— Task —
Where the material below has a line containing "United States, site archbold_FL-35.", start repeating exactly, and keep going through the line containing "order: Lagomorpha", with no other lines.

— Extracted data —
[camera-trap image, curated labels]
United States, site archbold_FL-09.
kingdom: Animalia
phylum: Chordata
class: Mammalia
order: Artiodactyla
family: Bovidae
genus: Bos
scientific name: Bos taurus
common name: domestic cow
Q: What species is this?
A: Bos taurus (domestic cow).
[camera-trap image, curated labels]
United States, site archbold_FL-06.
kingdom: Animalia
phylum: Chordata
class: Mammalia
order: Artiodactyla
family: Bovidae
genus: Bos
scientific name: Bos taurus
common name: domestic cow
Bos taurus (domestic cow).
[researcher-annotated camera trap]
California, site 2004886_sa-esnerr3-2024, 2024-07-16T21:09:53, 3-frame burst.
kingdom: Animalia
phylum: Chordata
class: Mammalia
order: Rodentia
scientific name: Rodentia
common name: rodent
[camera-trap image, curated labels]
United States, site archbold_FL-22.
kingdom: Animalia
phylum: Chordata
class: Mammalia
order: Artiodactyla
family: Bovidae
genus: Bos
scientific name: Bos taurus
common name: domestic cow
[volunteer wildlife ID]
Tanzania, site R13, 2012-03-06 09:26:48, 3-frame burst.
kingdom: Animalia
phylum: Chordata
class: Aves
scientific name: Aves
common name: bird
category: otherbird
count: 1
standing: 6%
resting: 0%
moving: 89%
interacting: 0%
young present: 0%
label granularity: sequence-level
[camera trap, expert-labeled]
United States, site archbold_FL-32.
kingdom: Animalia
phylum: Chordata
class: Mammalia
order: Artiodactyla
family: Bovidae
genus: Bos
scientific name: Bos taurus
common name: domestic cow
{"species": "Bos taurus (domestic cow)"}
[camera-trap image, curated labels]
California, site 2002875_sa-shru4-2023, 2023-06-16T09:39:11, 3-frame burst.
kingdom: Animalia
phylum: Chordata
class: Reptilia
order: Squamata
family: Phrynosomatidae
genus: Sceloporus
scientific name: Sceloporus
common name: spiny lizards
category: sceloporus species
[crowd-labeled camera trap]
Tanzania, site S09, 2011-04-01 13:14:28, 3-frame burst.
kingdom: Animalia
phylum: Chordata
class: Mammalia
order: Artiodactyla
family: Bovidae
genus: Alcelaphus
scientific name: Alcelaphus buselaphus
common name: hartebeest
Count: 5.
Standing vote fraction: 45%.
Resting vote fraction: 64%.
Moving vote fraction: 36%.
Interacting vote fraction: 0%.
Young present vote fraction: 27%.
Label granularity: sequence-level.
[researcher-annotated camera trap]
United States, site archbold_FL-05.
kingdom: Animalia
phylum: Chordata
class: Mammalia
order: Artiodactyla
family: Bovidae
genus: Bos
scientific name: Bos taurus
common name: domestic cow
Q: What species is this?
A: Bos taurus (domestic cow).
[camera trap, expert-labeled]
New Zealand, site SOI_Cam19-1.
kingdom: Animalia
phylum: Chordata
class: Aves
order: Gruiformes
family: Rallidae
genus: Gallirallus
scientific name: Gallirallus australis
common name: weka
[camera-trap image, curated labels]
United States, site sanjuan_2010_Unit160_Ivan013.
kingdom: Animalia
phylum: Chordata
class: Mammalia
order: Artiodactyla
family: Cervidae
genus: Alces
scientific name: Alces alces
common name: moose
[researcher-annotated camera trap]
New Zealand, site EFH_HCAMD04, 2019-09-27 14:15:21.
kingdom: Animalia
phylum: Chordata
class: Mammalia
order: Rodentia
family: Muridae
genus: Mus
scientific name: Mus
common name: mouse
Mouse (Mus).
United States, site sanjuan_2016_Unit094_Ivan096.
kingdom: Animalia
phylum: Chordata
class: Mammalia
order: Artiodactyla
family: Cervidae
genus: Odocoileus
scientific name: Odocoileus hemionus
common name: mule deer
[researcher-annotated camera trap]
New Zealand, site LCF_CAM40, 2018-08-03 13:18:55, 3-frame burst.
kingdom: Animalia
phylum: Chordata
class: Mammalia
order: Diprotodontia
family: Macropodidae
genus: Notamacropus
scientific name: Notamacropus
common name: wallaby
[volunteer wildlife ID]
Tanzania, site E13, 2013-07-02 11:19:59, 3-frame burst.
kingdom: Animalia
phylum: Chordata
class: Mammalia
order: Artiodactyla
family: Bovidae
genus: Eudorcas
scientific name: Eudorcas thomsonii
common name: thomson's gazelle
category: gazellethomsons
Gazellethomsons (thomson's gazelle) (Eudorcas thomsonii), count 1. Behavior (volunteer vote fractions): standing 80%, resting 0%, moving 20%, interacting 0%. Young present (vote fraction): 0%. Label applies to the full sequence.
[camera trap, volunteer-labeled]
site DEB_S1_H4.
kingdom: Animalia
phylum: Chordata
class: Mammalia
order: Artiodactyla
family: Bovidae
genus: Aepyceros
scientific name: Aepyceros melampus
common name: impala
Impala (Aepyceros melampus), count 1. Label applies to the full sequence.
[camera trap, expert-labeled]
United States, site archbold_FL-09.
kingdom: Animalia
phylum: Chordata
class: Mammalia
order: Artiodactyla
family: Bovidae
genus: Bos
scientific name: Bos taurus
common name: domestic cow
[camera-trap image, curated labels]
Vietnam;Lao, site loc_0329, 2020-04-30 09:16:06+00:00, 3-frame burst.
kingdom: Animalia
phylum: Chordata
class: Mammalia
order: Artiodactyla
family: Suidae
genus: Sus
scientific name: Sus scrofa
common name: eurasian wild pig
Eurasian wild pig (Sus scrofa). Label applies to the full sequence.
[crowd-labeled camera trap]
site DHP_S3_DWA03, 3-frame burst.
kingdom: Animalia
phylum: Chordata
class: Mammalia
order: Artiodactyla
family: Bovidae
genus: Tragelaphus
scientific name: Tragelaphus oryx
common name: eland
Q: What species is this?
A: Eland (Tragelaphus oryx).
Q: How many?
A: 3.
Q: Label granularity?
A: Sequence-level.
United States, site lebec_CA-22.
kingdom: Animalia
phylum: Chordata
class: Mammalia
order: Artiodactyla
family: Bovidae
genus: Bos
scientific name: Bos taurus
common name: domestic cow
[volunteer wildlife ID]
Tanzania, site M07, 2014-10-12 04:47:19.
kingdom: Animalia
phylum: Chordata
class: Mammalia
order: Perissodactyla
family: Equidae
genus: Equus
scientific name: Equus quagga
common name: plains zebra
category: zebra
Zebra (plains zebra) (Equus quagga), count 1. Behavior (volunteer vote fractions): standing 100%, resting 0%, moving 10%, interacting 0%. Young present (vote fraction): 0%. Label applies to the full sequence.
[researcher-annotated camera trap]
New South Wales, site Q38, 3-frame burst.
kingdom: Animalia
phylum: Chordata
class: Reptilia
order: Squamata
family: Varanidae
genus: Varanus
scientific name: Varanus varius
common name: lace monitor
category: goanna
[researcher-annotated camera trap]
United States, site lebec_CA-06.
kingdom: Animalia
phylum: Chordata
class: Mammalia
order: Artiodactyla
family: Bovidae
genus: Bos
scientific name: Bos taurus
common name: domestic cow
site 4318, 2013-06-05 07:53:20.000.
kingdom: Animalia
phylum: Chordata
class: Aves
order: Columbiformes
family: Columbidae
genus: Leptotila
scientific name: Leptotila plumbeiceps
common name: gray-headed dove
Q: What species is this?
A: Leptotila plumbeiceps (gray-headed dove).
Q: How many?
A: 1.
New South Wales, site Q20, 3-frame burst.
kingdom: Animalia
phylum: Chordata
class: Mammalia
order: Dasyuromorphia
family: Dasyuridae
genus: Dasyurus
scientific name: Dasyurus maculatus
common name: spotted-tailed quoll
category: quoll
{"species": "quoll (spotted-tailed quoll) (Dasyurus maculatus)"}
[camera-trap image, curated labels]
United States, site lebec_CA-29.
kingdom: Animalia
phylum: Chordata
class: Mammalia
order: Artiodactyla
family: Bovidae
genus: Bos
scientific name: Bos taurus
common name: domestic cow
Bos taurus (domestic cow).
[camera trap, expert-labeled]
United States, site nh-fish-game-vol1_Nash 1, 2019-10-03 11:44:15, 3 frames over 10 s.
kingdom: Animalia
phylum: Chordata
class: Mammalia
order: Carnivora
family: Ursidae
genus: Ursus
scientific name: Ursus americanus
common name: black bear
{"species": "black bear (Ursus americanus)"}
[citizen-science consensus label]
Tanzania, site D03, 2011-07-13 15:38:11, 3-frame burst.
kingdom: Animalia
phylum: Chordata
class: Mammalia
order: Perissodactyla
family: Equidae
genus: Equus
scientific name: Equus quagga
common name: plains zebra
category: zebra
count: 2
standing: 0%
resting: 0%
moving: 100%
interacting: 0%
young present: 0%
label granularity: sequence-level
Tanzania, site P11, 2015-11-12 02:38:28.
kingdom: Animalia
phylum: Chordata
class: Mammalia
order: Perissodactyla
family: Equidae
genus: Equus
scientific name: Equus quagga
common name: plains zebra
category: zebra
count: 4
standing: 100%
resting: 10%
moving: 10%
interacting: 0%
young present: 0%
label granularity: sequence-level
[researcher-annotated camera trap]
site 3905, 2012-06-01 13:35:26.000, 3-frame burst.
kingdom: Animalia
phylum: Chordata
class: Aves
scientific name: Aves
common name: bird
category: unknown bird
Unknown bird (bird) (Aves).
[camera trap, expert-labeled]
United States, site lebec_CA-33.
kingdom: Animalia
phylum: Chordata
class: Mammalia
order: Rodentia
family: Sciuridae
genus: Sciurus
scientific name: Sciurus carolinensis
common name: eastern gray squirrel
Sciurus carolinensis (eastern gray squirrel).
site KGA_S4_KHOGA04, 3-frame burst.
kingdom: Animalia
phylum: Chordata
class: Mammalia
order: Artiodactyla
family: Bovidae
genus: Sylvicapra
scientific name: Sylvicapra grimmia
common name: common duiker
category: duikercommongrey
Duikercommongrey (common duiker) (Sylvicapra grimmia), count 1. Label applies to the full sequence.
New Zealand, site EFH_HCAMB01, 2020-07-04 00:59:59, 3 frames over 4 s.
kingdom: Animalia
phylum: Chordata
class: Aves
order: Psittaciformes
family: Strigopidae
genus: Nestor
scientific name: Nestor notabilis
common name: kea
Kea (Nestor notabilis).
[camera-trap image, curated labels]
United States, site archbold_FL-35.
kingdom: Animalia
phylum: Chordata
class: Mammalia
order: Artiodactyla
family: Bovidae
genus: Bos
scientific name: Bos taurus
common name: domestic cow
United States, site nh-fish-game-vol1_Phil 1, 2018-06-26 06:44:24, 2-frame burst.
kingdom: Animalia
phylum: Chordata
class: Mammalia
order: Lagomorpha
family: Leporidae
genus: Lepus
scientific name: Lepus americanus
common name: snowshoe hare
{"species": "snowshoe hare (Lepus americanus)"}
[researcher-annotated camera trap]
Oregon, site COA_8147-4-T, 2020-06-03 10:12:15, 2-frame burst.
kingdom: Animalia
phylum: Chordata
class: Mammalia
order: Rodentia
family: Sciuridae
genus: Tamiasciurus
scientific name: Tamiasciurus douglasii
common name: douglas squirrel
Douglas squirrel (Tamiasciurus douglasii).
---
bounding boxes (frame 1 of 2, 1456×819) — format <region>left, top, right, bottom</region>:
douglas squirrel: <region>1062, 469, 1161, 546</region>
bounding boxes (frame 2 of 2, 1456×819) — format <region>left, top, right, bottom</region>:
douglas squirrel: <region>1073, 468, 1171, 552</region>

— Exercise answer —
United States, site archbold_FL-35.
kingdom: Animalia
phylum: Chordata
class: Mammalia
order: Artiodactyla
family: Bovidae
genus: Bos
scientific name: Bos taurus
common name: domestic cow
United States, site nh-fish-game-vol1_Phil 1, 2018-06-26 06:44:24, 2-frame burst.
kingdom: Animalia
phylum: Chordata
class: Mammalia
order: Lagomorpha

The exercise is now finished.